Lorsque l'on lit les Mémoires de certains éditeurs qui ont vécu la "drôle de guerre", la percée allemande, la débâcle et les premiers mois de l'occupation et du régime de Vichy, chaque fois, une question les taraude:
fallait-il ou non continuer à choisir des manuscrits à éditer, alors que les lettres françaises étaient sous la botte, que la liste Otto venait d'être instaurée, que des dizaines d'auteurs essentiels étaient interdits, que leurs livres envoyés au pilon et que les écrivains étaient tenus en résidence surveillée par Abetz et Heller ?
Dans "Les auteurs de ma vie" (Buchet/Chastel, 1969), Edmond BUCHET, le plus parisien des éditeurs suisses, écrivait après avoir rejoint la capitale occupée le 21 octobre 1940 :
Me voici de nouveau dans notre bureau du boulevard du Montparnasse. Chastel s'est bien débrouillé avec les Allemands. Il a obtenu la levée des scellés et la réouverture des éditions sans prendre aucun engagement. Je suis entièrement d'accord avec lui quant au programme à suivre. Aussi longtemps que nous pourrons exercer notre profession dignement, nous l'exercerons : elle est plus que jamais utile. Au moment où l'on voit déjà tant d'éditeurs incliner vers la collaboration, il est bon qu'il y en ait qui restent au-dessus de la politique et continuent à fournir aux esprits, presque aussi affamés que les ventres, leur nourriture.(...) Dans tous les cas, nous nous promettons de n'éditer sous l'occupation que des livres que nous aurions publiés sous un régime libre.
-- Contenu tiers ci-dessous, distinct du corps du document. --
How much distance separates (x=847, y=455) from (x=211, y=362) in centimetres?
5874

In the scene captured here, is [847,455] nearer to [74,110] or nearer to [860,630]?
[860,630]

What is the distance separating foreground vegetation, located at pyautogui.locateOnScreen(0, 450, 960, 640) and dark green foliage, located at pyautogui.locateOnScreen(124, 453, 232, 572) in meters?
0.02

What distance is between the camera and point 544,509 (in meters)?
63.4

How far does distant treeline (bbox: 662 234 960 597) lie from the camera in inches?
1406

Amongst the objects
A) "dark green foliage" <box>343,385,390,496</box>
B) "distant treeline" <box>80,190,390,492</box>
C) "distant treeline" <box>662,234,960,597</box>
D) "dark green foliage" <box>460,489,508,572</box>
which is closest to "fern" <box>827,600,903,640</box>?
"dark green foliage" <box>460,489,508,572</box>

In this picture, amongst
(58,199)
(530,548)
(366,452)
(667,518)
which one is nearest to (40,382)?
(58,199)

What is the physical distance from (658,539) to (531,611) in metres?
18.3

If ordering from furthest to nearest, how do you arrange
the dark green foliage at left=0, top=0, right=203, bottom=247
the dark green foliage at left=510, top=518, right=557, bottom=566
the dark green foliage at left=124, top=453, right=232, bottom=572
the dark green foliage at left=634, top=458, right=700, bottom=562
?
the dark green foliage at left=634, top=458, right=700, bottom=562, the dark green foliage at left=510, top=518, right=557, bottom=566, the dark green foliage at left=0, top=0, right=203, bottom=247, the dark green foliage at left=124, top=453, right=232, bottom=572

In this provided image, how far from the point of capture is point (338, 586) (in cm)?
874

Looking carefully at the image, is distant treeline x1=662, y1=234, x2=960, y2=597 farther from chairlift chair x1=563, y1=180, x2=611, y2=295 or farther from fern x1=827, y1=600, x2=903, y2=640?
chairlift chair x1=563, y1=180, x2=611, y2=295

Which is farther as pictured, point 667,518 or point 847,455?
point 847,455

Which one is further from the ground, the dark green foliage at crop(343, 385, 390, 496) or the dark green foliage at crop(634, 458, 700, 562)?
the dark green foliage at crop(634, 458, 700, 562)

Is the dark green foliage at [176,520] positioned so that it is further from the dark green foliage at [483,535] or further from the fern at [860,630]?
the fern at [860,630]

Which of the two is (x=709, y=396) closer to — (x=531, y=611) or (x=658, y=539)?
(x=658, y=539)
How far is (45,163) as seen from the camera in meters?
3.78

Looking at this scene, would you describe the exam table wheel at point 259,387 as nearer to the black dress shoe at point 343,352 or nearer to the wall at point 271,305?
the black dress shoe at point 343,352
Si les Allemands voulaient nous forcer à faire autrement, nous fermerions la maison.
Son passeport helvétique a sans doute joué en faveur de cet éditeur franco-suisse; il n'en reste pas moins que sa position à l'automne 1940 est défendable.
Les Français, on le sait , on beaucoup lu, dévoré même, durant les 4 années de l'occupation.
La position d'un Edmond Buchet, qui soulignait le besoin absolu de donner à la littérature française et francophone les moyens de survivre, même si elle a pu indirectement faire le jeu d'un Otto Abetz cherchant à donner l'illusion d'une normalisation culturelle, a contribué à empêcher un total effondrement moral chez certains Français.
Buchet et Chastel ont su garder une ligne morale durant les années noires. A la Libération, ils furent conviés à prendre part à un groupe d'éditeurs ayant su "rester dignes pendant l'occupation".
Mais la question reste posée, car le monde de l'édition, comme d'autres domaines sensibles durant la guerre, fut traversé de crises politiques et accusé, souvent à juste titre, d'avoir été très complaisant envers l'occupant et Vichy.